Netanyahu told Israelis on Sunday that they should be ready for an extended military campaign.
The Israeli military says it tries to minimize civilian injuries and deaths, and accuses Hamas of using people as human shields.
But people in Gaza are scared.
Amani al Shawarbgee, 43, a teacher in Gaza, said in an interview Monday that she was forced to leave to find shelter elsewhere when a bomb exploded by her house.
“We left because our windows [were] broken and fire entered our house,” she said.
Shawarbgee said the hopelessness of life in Gaza makes her students angry and despondent.
When she encourages them to learn, she said they tell her, “Learn to be what?
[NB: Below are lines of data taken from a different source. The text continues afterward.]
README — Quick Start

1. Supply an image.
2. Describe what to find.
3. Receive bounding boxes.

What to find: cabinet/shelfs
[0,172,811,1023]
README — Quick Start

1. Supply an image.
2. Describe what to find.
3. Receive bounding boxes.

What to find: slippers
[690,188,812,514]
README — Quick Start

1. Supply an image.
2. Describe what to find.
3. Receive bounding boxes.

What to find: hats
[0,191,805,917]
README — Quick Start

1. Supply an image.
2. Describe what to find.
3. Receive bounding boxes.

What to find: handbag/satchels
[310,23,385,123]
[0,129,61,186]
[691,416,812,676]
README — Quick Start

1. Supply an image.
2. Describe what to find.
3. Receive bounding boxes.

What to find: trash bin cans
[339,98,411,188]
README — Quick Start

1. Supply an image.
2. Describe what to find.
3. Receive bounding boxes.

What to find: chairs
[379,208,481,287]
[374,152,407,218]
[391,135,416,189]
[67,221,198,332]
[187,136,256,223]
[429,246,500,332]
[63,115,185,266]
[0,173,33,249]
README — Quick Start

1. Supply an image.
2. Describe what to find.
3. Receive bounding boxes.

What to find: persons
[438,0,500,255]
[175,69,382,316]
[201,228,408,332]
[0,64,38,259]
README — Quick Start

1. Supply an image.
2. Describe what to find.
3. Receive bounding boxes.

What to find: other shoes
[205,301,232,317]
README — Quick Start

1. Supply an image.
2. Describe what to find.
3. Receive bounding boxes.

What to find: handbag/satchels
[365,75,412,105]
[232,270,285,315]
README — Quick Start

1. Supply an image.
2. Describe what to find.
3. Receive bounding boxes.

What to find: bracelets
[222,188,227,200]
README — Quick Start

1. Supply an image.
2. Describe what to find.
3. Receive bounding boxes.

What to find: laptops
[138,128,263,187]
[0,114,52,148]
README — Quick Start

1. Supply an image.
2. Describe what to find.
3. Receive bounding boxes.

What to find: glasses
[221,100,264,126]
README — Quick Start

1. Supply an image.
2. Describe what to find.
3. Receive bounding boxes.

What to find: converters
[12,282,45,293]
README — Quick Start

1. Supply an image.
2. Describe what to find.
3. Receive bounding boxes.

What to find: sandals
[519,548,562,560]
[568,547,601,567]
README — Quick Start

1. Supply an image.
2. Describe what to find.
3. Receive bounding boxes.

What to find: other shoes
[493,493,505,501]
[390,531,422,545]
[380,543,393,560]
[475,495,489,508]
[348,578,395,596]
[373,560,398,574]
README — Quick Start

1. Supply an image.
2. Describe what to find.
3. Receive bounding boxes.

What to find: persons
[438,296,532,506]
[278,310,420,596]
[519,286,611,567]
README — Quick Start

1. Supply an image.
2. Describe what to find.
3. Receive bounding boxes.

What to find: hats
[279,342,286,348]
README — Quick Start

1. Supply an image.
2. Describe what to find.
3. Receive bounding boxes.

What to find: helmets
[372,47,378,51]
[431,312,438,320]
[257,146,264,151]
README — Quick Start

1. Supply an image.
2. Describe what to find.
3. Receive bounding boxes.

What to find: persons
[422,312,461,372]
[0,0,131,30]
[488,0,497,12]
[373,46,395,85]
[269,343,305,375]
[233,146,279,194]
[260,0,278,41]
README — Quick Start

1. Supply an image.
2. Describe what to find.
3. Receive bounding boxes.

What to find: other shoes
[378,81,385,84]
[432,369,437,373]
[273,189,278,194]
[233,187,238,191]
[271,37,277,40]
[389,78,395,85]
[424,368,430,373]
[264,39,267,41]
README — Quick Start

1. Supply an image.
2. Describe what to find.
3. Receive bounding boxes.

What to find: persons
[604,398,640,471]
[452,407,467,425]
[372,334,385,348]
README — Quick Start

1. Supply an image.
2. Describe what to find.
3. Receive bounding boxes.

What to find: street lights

If we die, there is no need for our education.”
“They feel there is no future,” she added.
The Norwegian Refugee Council said Tuesday that 11 of the children killed by Israeli airstrikes in Gaza over the last week were participating in its psychosocial program aimed at helping them deal with trauma.
All of the children, between 5 and 15 years old, were killed in their homes in densely populated areas, the humanitarian group added.
On Tuesday, Palestinians in Israel, Jerusalem and the West Bank observed a general strike to protest what activists and human rights groups say is a system of apartheid, of which the latest Gaza conflict is only one manifestation.
Lema Nazeeh, 32, one of the organizers of the general strike in Ramallah, said the events in Gaza were uniting all Palestinians against an “apartheid colonial regime.”
Israel rejects that characterization and accuses Hamas of inciting violence across the region.
“Unity can make us stronger,” Nazeeh added. “We all feel actually our freedom is very near and very close.”
Alexander Smith, Saphora Smith and Adela Suliman reported from London, and Paul Goldman and Lawahez Jabari reported from Tel Aviv. The Associated Press contributed to this report.